To fund such an increase here would mean finding about £100 billion a year. Using only higher taxes, that’s roughly equivalent to increasing each of the basic rate of income tax, the higher rate and corporation tax by about 10p in the pound. So going that far feels unlikely. But a new settlement for health and social care may well be on the agenda.
How can we possibly pay for the Coronavirus-induced deficit, and meet these pressures too? A second decade of tight spending on public services feels like a tough sell. There are still opportunities to save taxpayers money. The question is whether they’re enough.
Looking at the classic suggestions made in comments on this site, halving international aid would save £7-8 billion a year, but would mean breaking our manifesto promise.
Cancelling phase two of HS2 doesn’t save you any real money until the 2030s, and phase one is now under construction.
We could get high single figure billions of savings from cutting the number of low value courses at university.
There’s huge potential to put the locked-up value of council housing to work in building new social housing, releasing capital for other things.

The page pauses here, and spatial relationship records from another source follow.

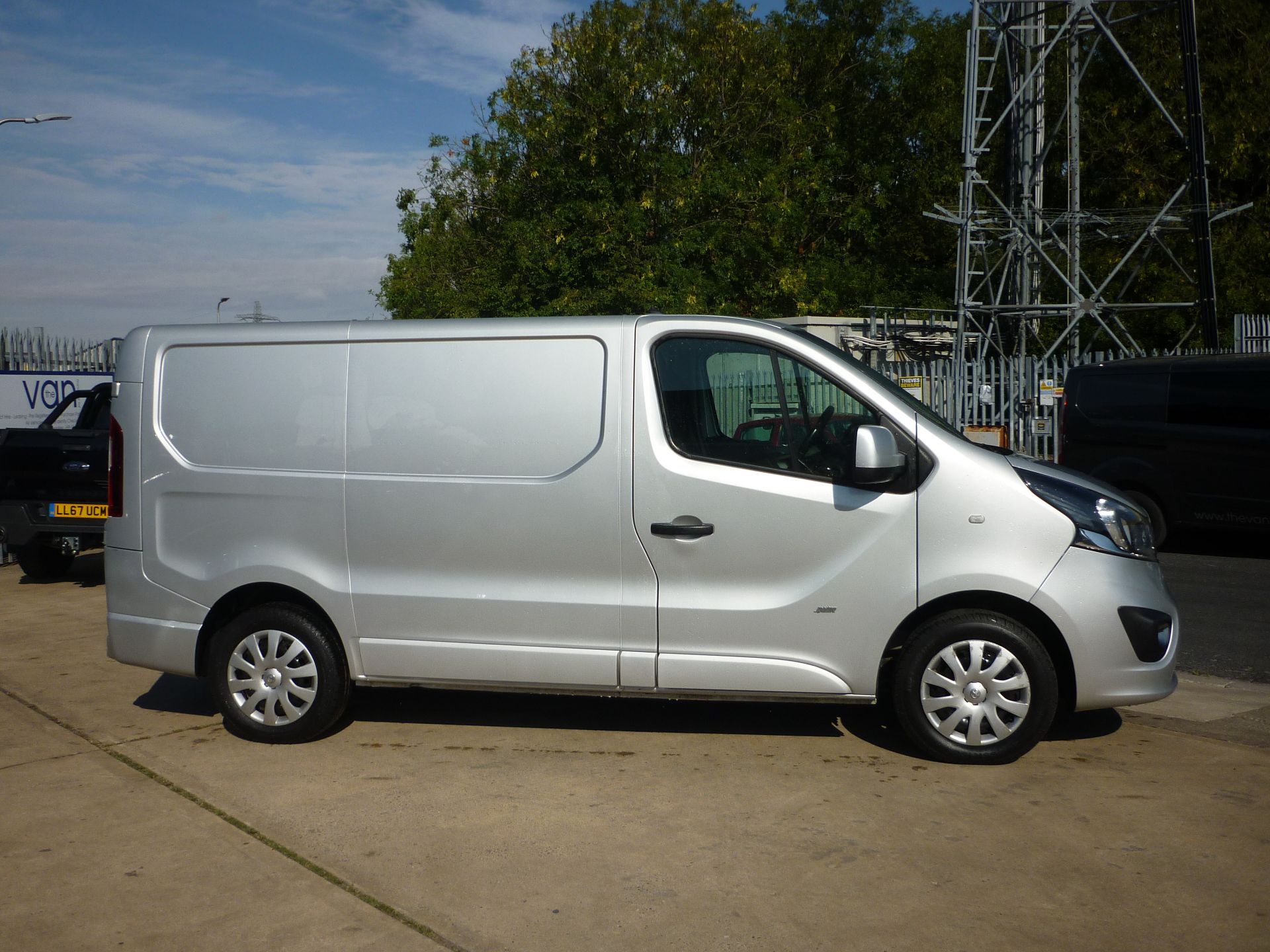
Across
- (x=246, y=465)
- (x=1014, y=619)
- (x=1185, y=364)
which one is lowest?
(x=1014, y=619)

But ultimately, none these ideas seem likely to add up to filling the hole. Could we just live with a big deficit for a bit? Maybe, maybe not.
Things could come to a crunch fast if viral contagion is followed by financial contagion, as predicted by the Economist Intelligence Unit.
As every country in the world tries to borrow like crazy, there’s a risk shakier governments may totter or fall like dominoes, a problem the G20 are trying to preempt. Hopefully it will be crisis averted, and we’ll have a bit more time to fix the hole. But sooner or later, difficult choices on tax and spending are coming. We didn’t have a party. But we’ll still have a hell of a hangover for years to come.